The hand-crafted wines that Lynch imports, retails and wholesales (a rare trick in the US wine trade) are 90% French and 10% Italian. I asked him about non-European wine. ‘I have some old California Cabernets in my cellar which amaze me. A Ridge Monte Bello 1975 and 1977 for instance that were in perfect condition and just 11.7% alcohol. They were better than most Bordeaux of those years. Today in California a wine as weak as that would probably be poured down the drain, although California wineries are at last starting to talk about reducing alcohol levels.
‘But I’m not just pro low alcohol. I bought Pallières in Gigondas where the wine is routinely 14-15% yet it has elegance to it. It’s not a palate buster. There are times when I want a big wine. What I hate is that all wines are expected to be high alcohol. The points system can seem crazy, mind you. A lousy Montrachet is almost always in low 90s while the very best Muscadet will never be higher than then high 80s. It doesn’t make any sense. But,’ he shook himself, remembering his new persona, ‘we’re talking about wine too much.’

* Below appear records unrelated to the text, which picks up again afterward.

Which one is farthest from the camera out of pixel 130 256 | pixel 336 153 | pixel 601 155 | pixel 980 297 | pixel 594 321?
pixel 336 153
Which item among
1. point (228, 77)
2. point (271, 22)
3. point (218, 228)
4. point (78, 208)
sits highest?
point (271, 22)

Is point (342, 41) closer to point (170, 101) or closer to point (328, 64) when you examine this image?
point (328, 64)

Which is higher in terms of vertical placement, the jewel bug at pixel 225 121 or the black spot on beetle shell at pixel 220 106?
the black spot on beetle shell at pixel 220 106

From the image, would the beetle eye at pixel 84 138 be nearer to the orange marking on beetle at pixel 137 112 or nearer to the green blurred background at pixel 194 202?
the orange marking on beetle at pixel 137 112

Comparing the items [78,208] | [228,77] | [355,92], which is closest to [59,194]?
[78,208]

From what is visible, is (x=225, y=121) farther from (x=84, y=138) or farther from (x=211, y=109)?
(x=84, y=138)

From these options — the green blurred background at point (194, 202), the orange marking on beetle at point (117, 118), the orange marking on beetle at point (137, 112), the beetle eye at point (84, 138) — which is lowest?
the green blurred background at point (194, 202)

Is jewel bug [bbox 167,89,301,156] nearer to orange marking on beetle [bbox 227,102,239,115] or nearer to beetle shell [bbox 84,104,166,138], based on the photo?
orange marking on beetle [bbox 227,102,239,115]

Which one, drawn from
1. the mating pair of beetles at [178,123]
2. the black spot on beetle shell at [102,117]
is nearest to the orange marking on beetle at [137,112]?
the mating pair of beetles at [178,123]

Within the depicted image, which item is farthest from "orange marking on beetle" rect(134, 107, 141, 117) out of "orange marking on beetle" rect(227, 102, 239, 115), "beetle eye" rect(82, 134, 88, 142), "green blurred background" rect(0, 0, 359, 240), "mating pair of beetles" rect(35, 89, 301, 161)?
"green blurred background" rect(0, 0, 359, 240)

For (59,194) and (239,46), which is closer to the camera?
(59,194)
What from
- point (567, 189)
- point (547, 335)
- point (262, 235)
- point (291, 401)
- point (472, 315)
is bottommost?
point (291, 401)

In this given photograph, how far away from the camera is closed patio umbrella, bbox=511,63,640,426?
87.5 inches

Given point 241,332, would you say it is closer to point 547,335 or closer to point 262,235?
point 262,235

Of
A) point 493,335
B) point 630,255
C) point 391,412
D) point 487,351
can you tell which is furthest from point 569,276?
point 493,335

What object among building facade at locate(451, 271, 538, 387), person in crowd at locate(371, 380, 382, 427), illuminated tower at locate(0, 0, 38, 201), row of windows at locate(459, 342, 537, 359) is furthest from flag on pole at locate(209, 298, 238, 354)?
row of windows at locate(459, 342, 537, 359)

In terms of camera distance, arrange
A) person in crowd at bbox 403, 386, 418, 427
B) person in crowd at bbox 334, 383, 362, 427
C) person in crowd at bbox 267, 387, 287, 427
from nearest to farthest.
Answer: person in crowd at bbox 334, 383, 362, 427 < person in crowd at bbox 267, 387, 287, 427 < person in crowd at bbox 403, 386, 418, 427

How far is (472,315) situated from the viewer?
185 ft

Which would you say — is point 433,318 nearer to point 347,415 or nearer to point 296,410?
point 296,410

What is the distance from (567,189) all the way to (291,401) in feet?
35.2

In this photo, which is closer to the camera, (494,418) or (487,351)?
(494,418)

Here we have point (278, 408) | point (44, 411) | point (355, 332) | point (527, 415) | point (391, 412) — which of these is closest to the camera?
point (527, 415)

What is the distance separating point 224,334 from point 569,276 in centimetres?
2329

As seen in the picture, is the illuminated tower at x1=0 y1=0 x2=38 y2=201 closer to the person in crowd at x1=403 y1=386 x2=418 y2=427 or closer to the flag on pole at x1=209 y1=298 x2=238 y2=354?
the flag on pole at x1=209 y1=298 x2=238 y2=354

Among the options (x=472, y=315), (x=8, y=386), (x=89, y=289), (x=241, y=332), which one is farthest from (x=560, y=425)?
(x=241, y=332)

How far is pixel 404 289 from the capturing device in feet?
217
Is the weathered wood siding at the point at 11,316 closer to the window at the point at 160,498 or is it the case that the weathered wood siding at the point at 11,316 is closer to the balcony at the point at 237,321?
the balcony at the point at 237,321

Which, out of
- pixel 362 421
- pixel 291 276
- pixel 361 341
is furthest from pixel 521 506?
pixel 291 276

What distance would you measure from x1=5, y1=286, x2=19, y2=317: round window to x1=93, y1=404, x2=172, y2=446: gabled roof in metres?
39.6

A third CD is already recorded, mixed and mastered, apparently. Its fate will be decided by what happens to the second. ‘I guess I’d like to get to where I’ve sold enough to pay for them. But I’m not worrying about that. I’m doing it because I love it. Some people rent a yacht. For me it’s going to Nashville and recording.’ His wife the photographer Gail Skoff is apparently his biggest fan.
‘When buying wine, I always had in mind, would I take a bottle of this to Richard [Olney]? He had East Coast experience with great bordeaux and burgundy and a clear aesthetic.’ Olney apparently gave Kermit a hard time over his cooking. ‘I’d do the shopping,’ explains Lynch.
What has made him proudest? ‘I think this CD. I never imagined I would come up with something I would like so much. I’ve received awards and things in the wine business and maybe I take it a bit for granted. But this music....Does that sound crass?
‘Wait – there’s another thing. I had no training in business, in fact I rarely had a job. Once I’d left home I tried to get by without working. That I made wine work as a business, that surprised me and I’m proud of that. ‘
In his books, which include the much-loved classic Adventures on the Wine Route, which even sold well in French (‘it meant I got lots more samples from obscure French growers’), he makes much of his lack of facility with the French language. (His children, who are becoming increasingly interested in wine, are bilingual.) ‘The best place to learn a language is on the pillow. I learned my French in cellars, where it’s fine. With the plumber it’s still pretty terrible.’
While waiting in the village car park for him to come and guide me up the hairpin bends to his house, I had tweeted that I was about to interview him and wondered whether anyone had any questions for him. Although a self-confessed technophobe, he was obviously tickled by this idea and went off through the beaded curtain into the house to find out from Gail their wireless password, having memorised the term. He came back worrying, ‘what if there are no questions?’
He need not have worried. There were at least half a dozen including the most obvious. Where on earth did his name come from? From the most likely source possible. His father. And it’s apparently a Celtic word meaning, most appropriately, free man.